** START OF QUOTED PASSAGE **
We are imperilling true relevance and impact in the world if we do not shake ourselves and think what our worship of league tables – now increasingly exported to China and further afield – is for.
We are too often lost in the pursuit of glory. We are vulnerable to a kind of “Science Olympics”, in which the first past the tape wins in every sense, and there is a medals table to boot. But the runner who sees an injured child at the side of the track and stops to pick him up has lost.
As China pushes its universities to move up the league tables, what will they measure? What will serve their own people? In our preoccupation with an idea of perfection built on a historic model, will we and they fail in our true mission – to serve the people?
My university has as part of its founding mission statement: “The University shall be for the people.” It was first written on a poster to raise funds for our institution that was displayed in factories around our city, generating penny donations from workers who believed in the possibility of education.
** END OF QUOTED PASSAGE **
** START OF EXTRACTED ENTRIES **
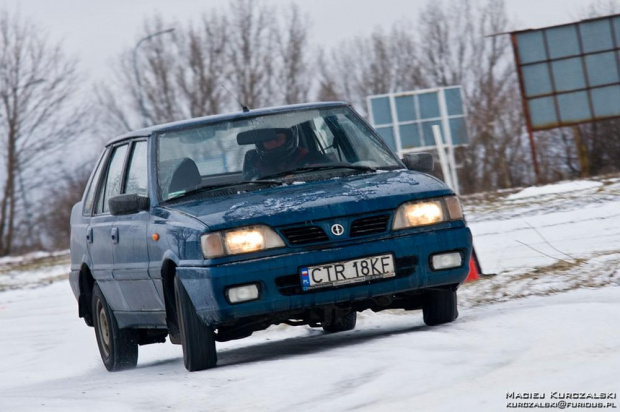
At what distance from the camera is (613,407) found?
448cm

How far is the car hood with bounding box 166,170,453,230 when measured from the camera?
7.14 meters

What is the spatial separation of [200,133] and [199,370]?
1614 millimetres

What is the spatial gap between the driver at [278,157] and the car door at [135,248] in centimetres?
72

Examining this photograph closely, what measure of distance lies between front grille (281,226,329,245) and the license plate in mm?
148

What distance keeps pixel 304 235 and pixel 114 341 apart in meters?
2.53

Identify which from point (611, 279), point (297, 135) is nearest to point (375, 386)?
point (297, 135)

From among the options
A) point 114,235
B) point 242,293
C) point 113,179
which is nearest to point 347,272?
point 242,293

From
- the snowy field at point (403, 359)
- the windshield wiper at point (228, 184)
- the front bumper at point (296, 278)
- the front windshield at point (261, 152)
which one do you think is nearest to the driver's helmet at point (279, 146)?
the front windshield at point (261, 152)

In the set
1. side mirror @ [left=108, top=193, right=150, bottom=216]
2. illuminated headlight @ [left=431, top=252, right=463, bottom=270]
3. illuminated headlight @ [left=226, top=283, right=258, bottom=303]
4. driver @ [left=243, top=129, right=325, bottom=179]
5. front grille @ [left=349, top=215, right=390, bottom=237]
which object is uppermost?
driver @ [left=243, top=129, right=325, bottom=179]

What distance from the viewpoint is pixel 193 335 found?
7332 mm

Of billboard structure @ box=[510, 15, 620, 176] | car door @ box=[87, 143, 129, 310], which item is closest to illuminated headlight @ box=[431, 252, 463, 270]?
car door @ box=[87, 143, 129, 310]

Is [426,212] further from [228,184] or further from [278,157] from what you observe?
[228,184]

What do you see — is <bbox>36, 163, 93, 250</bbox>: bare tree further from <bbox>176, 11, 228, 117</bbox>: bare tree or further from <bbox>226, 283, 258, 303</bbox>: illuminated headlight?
<bbox>226, 283, 258, 303</bbox>: illuminated headlight

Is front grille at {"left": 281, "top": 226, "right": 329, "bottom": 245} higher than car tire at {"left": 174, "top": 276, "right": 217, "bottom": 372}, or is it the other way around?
front grille at {"left": 281, "top": 226, "right": 329, "bottom": 245}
** END OF EXTRACTED ENTRIES **
TO DO:
Reproduce the passage on university league tables word for word, from "We are imperilling" to "afield – is for.". The listing has no connection to the passage on university league tables.

PROBLEM SOLUTION:
We are imperilling true relevance and impact in the world if we do not shake ourselves and think what our worship of league tables – now increasingly exported to China and further afield – is for.